Missouri Senate Primary: Semi-Normal vs. Just Plain Weird

ST. LOUIS—If you want to know how it’s going in Missouri’s Republican primary to replace retiring Sen. Roy Blunt, think of it this way: A recent pardon from the state’s governor for one candidate’s guilty plea to a firearms charge is seen here as merely leveling the playing field.

Gov. Mike Parsons’ pardon of fellow Republican Mark McCloskey for waving an AR-15 at Black Lives Matter protesters marching past his home last summer only evens things up on the criminal front with the frontrunner, former Gov. Eric Greitens. Greitens had the foresight to make sure his deal with prosecutors surrounding a an absolutely bonkers sex scandal included no actual admission of guilt. Greitens now falsely claims that he was “fully exonerated.” But McCloskey doesn’t really want even a fake exoneration since his crime is the basis of his candidacy. McCloskey not only pleaded guilty to the brandishing charge but says he would do it again—and promptly went to court to sue for his guns back.

McCloskey is a good fit for the new-look GOP, which is a lot like the old John Edwards’ version of the Democratic Party: constant class warfare, lots of anxiety about the plight of blue-collar whites, and great enthusiasm for litigation. McCloskey is a plaintiff’s lawyer who advertises big payouts for clients and whose web site features an animated panel highlighting big payouts. They pop up like keno numbers “$2,100,000.00 Medical malpractice- unnecessary surgeries… $4,168,000.00 Products liability—defective bathtub spout.” If your bathtub spout is looking sketchy, don’t worry; you can call “24/7 to talk to a lawyer.”
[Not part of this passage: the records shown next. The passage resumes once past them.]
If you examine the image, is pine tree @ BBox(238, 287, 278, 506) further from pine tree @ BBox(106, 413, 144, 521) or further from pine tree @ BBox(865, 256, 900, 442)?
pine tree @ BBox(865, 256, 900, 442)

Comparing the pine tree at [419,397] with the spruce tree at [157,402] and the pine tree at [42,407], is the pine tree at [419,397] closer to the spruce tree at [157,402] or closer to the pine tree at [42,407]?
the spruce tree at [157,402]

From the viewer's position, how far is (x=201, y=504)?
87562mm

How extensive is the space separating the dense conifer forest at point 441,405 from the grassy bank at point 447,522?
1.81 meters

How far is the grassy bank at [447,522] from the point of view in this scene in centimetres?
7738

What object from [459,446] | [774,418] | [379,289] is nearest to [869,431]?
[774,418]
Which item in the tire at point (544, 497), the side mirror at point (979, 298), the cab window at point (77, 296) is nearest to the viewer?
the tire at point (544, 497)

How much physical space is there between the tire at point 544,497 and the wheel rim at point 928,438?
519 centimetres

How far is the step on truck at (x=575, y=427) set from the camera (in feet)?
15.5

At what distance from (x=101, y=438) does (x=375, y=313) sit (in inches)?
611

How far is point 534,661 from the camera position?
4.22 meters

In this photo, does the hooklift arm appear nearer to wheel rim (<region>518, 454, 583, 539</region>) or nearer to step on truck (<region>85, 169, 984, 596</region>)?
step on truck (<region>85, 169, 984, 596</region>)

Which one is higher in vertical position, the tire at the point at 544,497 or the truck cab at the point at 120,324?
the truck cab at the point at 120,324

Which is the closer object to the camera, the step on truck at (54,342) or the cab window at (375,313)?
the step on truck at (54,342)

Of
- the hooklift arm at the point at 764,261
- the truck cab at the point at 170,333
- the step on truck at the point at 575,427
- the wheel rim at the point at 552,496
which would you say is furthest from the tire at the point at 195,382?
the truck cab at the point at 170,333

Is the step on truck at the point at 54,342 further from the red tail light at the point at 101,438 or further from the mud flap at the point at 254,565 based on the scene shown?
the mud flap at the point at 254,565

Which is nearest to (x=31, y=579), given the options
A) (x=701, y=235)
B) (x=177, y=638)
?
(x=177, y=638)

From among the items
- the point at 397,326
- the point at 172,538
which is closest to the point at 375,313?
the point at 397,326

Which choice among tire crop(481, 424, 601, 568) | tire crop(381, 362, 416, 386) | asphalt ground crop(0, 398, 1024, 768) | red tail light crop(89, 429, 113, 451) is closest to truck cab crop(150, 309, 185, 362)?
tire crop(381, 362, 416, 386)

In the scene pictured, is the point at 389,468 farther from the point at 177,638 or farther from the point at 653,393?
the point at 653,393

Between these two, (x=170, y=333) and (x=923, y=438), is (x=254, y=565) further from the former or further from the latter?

The website does not mention how much McCloskey kept for his work against Big Spout, but we can assume it was a fat lot of cash. The house in front of which he and his wife stood like an Idiocracy version of Grant Wood’s American Gothic is probably worth millions after their exhaustive renovations. Their home is on one of the swishy, historic private parks in St. Louis’ Central West End, the original gated communities. But fat-cat plaintiff’s lawyers in refurbished Italianate palazzi are getting to be just as much a part of the new “populist regatta” Republican Party as they were in the Clinton-era Democratic Party of Edwards’ “two Americas.” Republican attorneys general have gotten hip to the advantages of using their offices to catch cases for tort lawyers who show their appreciation in the form of campaign contributions. Republican-backed legislation on matters like internet content moderation now tend to favor opening huge new vistas for the “24/7” legal types to sue, sue, sue.